By David Postman   Seattle Times   16 December 2004

King County's elections director conceded yesterday that major mistakes in the count of the governor's race have made voters suspicious and likely weakened some of what he's tried to do since coming in after the division's last poor showing.

"I do think that this situation has shaken voter confidence in King County," Dean Logan said in an interview. "And that's disheartening to me because I think that not just myself, but organizationally, we've just worked extremely hard to rebuild that level of trust.

"I just feel awful about that situation."

Logan has been at the center of controversy through the count in the race between Republican Gov. Elect Dino Rossi and Democrat Christine Gregoire.

It's the closest race in state history and counting problems, legal disputes and human errors in King County get special attention because it is the largest county and a Democratic stronghold that has consistently been a rich vein of votes for Gregoire.

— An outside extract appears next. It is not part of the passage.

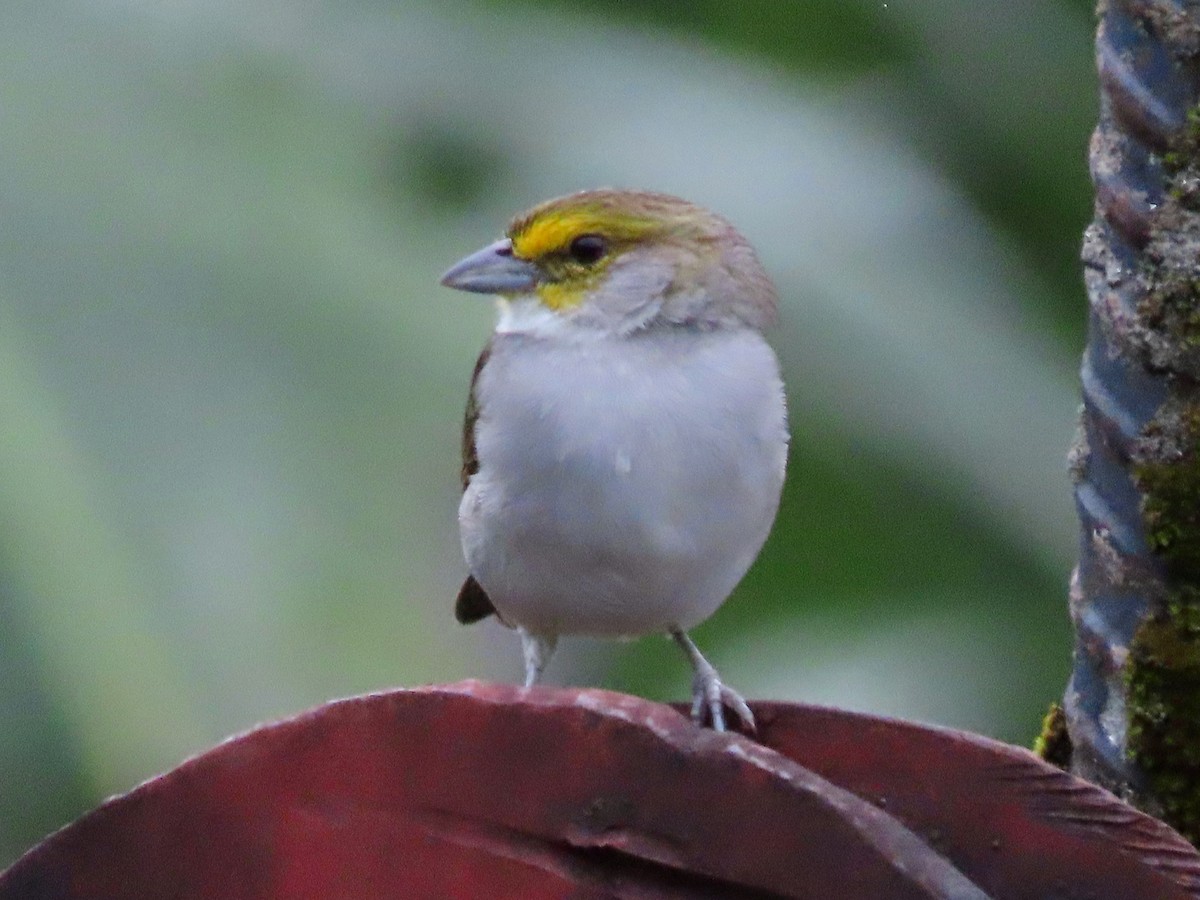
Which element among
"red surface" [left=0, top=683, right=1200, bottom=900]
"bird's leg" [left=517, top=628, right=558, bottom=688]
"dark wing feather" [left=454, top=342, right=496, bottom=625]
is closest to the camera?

Angry Rossi supporters have filled the airwaves of talk radio and e-mailed reporters with comparisons between Seattle and the corruption of the Richard J. Daley regime in Chicago in the 1950s, '60s and '70s, or the current problems in Ukraine.

Yesterday, the county canvassing board voted to allow signature verification on 573 ballots that officials said had been improperly rejected. The problem was discovered Sunday, when King County Council Chairman Larry Phillips saw his name on the list of disqualified ballots.

On the heels of that embarrassment, county election workers Tuesday found 22 ballots left sitting in counting machines. Because of the potential for those ballots to help Gregoire, Republicans were quick to pounce and escalate the rhetoric.

Monday, state party Chairman Chris Vance said of the 573 ballots: "It's either gross incompetence or vote fraud." Tuesday, he upped that to: "There is no way to tell if they are colossally incompetent or totally corrupt."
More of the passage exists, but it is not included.